━━ Kutipan Teks ━━

Itu sebabnya dikatakan, politikus tanpa loyalitas
kepada negara ialah politikus busuk (a
politician with no loyalty to the nation is a crook!) (Shively, Power and Choice, 1993: 46),
yang mengisap darah rakyat.
Melawan Arus
Diperlukan kepekaan dan intervensi politik
negara untuk menjamin trayek pemberantasan korupsi berjalan baik demi
terhindarnya negara dari folklorisme korupsi. Berbagai instruksi presiden
yang lahir karena sikap reaktif akan sia-sia jika tak diteruskan menjadi aksi
nyata: memberikan insentif politik yang luas bagi KPK untuk menuntaskan
kasus-kasus korupsi politik dengan integritas kepemimpinan memadai, termasuk
menjamin independensi lembaga KPK dari segi politik dan hukum, di samping
menciptakan reformasi birokrasi yang diinisiasi dari istana.

━━━

→ **Tugas dan Latihan**:
1: Menurut kutipan tentang pemberantasan korupsi, politikus tanpa loyalitas kepada negara disebut sebagai politikus apa?
2: Tulislah lanjutan kutipan tentang pemberantasan korupsi itu, dimulai sesudah kalimat terakhirnya.
Data yang menyusul kutipan ini tidak diperlukan untuk mengerjakan tugas.

━━ Data ━━

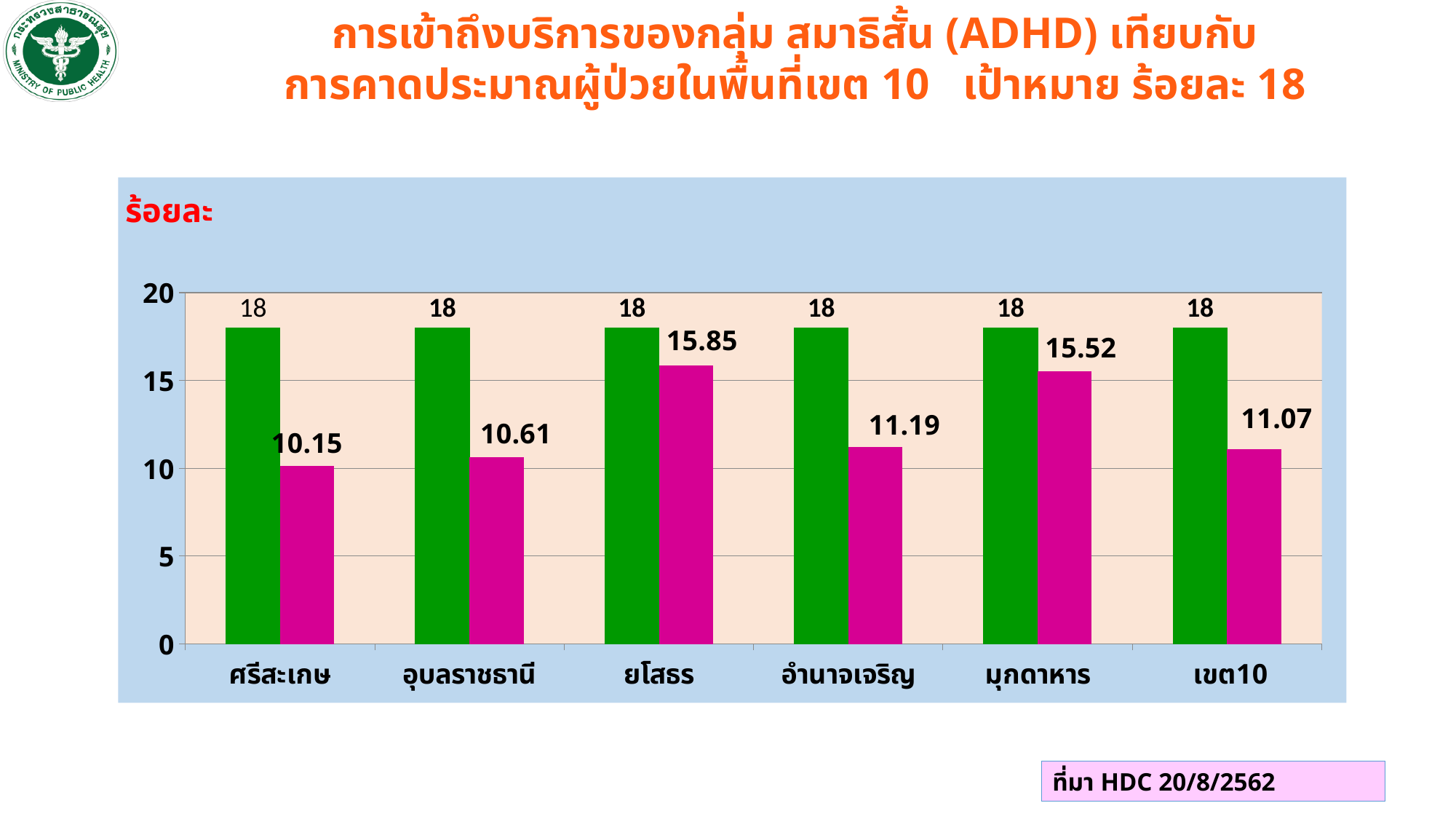
What is the value of the green bar for มุกดาหาร? 18 What kind of chart is shown on the slide? bar chart What is the difference between the green bar and the magenta bar for อำนาจเจริญ? 6.81 Which category has the highest magenta bar? ยโสธร Which is larger, the magenta bar for อุบลราชธานี or the magenta bar for มุกดาหาร? มุกดาหาร What is the value of the magenta bar for ศรีสะเกษ? 10.15 What is the value of the magenta bar for เขต10? 11.07 How many categories are shown on the x axis? 6 What is the label shown at the top left of the chart area? ร้อยละ Which category has the lowest magenta bar? ศรีสะเกษ Is the magenta bar for ยโสธร greater or less than 15? greater What is the value of the magenta bar for ยโสธร? 15.85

━━━

→ **Hasil Pengerjaan**:
1: Politikus busuk.

2:
Rakyat mungkin tak harus melihat presidennya
seperti Jose Mujica (77), presiden Uruguay yang disebut el presidente mas pobre atau `presiden termiskin', karena
menyumbangkan 90% gajinya untuk kepentingan rakyat. Rakyat cukup menyaksikan
anggaran birokrasi digunakan dengan efisien dan akuntabel untuk memberikan
pelayanan publik kepada rakyat serta menjauhkan aktivitas pemerintahan
keseharian dari kemewahan sebagai cermin moral pengendalian diri pemerintah
(Adam Smith, 1754).
Presiden memang harus berani menegakkan
kepentingan rakyat dan hukum sekalipun kepentingan diri dan sekelilingnya
dikorbankan. C Wright Mills dalam The
Power Elite (1956:4) menegaskan kekuasaan ialah kemampuan untuk
melaksanakan kemauan kendati pihak lain menentang.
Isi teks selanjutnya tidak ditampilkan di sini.